As everyone comes down off of the sugar-high of Halloween, they begin to steel themselves for the upcoming holiday season. The heavy hitters of Thanksgiving and Christmas are just on the horizon. And yet … I’m not quite ready to let go of Halloween. While I love turkey and presents and good cheer as much as the next guy, I’d like to make the case that Halloween is the zenith of the holiday pantheon.
First, a disclaimer: I am avoiding any discussion of religion in this contest. Religion allows Christmas to bring a gun to the holiday knife fight. It will win every time. So let’s leave that off the table and get to my list of why Halloween is the best.
1) The time of year. Is there anything better than stepping outside on a sunny October afternoon, crunching leaves while you walk to the mailbox, holding your wife’s hand? What about wandering through a pumpkin patch with your kids, watching them heft every gourd in sight so they can find the perfect one? There is something about the sun being a bit lower in the sky, giving things a warm orange hue. If you ride a motorcycle you’ll know what I mean when I say that a fall ride on a bike is one of the great joys in life.
2) The costumes. Enough said.
3) The social aspect. On Halloween, EVERYONE gets out of their house and wanders the neighborhood. It feels old-fashioned, but not in a bad way. Do you have a family you just can’t seem to home teach? I bet you will see them trick-or-treating (I cheated on the ‘no religion’ thing. Sorry).

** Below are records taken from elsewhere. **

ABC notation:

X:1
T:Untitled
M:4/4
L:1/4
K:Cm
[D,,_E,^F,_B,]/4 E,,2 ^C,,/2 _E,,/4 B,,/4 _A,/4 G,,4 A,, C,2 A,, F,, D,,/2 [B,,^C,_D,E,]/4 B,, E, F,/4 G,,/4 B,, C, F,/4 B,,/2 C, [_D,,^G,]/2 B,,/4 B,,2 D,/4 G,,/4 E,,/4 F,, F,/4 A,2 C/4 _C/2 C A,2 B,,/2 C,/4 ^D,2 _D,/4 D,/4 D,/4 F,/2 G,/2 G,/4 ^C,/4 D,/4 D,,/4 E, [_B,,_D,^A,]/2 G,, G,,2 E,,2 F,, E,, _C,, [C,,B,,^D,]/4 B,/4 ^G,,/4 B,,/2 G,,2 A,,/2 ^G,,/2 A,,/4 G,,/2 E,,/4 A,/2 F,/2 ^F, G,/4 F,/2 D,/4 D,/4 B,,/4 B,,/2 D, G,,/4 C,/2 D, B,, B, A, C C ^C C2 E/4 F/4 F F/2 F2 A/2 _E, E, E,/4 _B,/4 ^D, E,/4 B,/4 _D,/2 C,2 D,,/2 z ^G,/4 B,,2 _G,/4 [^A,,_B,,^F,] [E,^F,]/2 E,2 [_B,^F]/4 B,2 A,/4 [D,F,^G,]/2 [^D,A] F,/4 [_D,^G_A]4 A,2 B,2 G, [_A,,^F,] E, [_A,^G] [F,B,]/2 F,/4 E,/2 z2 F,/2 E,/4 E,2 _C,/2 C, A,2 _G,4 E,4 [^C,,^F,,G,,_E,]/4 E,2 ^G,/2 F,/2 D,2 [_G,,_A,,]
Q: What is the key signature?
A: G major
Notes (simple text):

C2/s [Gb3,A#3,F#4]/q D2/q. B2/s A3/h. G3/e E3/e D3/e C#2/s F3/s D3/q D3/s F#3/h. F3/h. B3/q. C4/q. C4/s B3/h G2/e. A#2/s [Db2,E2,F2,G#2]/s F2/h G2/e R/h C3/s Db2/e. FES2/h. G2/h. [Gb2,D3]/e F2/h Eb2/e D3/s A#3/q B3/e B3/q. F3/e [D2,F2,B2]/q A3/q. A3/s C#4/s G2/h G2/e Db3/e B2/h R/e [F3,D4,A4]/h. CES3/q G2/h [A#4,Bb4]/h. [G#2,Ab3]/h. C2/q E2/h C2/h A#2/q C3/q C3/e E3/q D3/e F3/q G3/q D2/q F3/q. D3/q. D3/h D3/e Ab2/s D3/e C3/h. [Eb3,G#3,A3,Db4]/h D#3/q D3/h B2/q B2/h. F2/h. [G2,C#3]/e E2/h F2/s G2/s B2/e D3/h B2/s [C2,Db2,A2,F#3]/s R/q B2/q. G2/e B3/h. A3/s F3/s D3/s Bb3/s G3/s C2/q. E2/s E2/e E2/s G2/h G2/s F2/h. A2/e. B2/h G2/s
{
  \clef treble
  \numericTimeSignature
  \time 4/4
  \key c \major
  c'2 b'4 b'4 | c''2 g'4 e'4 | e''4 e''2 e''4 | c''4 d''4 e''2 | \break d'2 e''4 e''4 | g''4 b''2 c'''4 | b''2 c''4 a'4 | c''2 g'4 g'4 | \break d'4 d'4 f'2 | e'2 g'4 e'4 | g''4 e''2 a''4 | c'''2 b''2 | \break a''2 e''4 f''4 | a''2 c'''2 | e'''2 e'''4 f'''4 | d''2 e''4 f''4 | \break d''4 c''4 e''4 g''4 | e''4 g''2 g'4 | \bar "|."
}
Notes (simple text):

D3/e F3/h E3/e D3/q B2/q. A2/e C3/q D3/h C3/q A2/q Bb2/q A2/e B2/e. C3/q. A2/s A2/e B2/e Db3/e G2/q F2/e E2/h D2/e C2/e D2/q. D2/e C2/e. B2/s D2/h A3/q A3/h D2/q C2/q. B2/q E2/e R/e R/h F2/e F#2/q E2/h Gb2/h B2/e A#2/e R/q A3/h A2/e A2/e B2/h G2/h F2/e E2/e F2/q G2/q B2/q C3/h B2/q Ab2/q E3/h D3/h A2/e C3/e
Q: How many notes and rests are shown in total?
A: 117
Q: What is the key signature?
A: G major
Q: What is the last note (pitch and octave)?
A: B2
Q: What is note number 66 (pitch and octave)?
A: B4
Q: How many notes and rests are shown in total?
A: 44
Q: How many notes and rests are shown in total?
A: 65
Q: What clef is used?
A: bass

4) Halloween allows you to live the American dream. Do you perpetually get your heart broken on Valentine’s day? Feel left out because you can’t drink on St. Patrick’s day? Do you find that you never get what you want for Christmas, no matter how good you are? Have I got a holiday for you! Halloween is the only holiday I know of that gives you the opportunity to work for your reward. It’s all on you. If you don’t work, you don’t eat. If you hustle you can build a candy empire. In the immortal words of Homer Simpson: “First you get the sugar, then you get the power, then you get the …” What better lesson could you teach the kids?
5) Getting set up for Halloween is cheap and easy. I’ve never met anyone that has gone into debt because they wanted to “give the kids a good Halloween.” Nor have I ever heard of someone needing a vacation because Halloween was so stressful. Have you ever worried about the in-laws staying a few days at your house for Halloween? Ever had a huge family fight because the Halloween turkey was too dry, and creepy Uncle Terrance showed up unannounced? I didn’t think so. For Halloween you throw up some decorations, buy some candy, light a fuse, and get away. Done and done.
I could go on, but I’ll end it here. Again, I want to reiterate that I love Christmas and every other holiday (except Valentine’s day ... 3rd grade was brutal). To me, however, there is one clear winner. I’ll drink (pumpkin eggnog) to that!